How New European Regulations Could Affect Outsourcing

Monday, March 16, 2015

Source: MD&DI

During the last two decades, there has been a steady increase in the outsourcing of medical device manufacturing to contract manufacturers, service providers, and component suppliers. However, over the past few years there has also been an increase in the frequency of recalls and increased scrutiny of the supply chain by regulators. The new European Medical Device Regulation (EMDR) places additional burden on manufacturers and their suppliers. Ultimately, this may hurt the profitability of contract manufacturers and the willingness of manufacturers to outsource manufacturing. Here are some examples of how the EMDR may impact outsourcing of medical device manufacturing:

Changes to Supplier Quality Agreements

In the fall of 2013, most manufacturers of Class III devices were informed by Notified Bodies that they should expect an unannounced audit in 2014. They were also told that if they outsourced manufacturing to critical subcontractors, or if there were crucial suppliers of unique components, then the Notified Body may also perform an unannounced audit of their suppliers. This information was in response to a recommendation published by the EU Commission on September 24, 2013.
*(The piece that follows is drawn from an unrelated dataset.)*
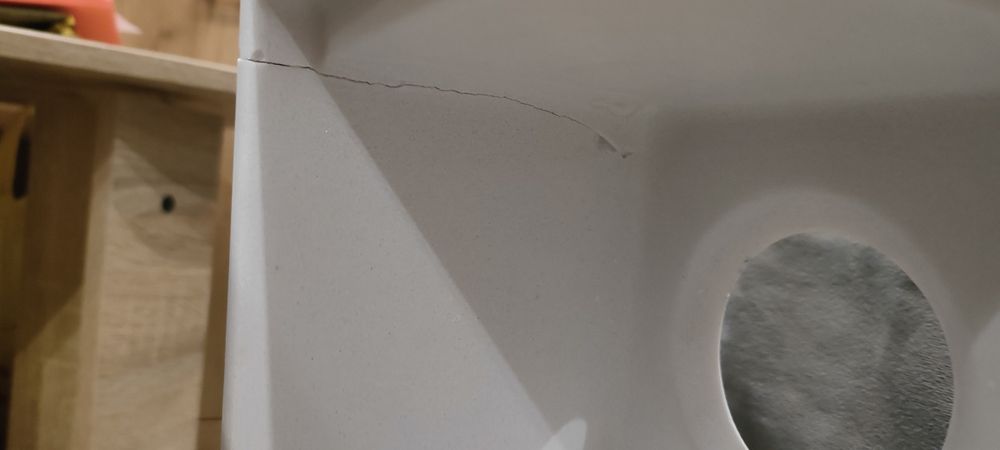 Умивальник над пральною машиною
Throughout 2014, especially during the second half of the year, Notified Bodies subjected high-risk Class III device manufacturers and a few contract manufacturers to unannounced audits. These unannounced audits are expected to continue throughout 2015, and gradually, these audits will be extended to Class IIb and Class IIa manufacturers and their suppliers. In order to ensure that Notified Bodies will be able to conduct these audits, supplier agreements will need to be updated to specifically allow unannounced audits.

Increased Scrutiny of Your Supplier’s Supply Chain

In the past, if a supplier outsourced operations like heat treatment, coatings, or laser marking to a third party, the manufacturer was seldom aware of who was conducting the work. The only “control” of a supplier’s supply chain was the requirement that any changes to suppliers be communicated to the manufacturer as a change notification.

One of the consequences of the fraudulent Poly Implant Prosthese (PIP) breast implant scandal is that Notified Bodies are asking manufacturers to disclose each of their crucial suppliers—including raw material suppliers. This is different from previous years when Notified Bodies only focused on significant subcontractors that perform contract sterilization or manufacture a finished device. Ultimately, this will result in more thorough incoming inspection by suppliers as well as auditing of raw materials and component suppliers.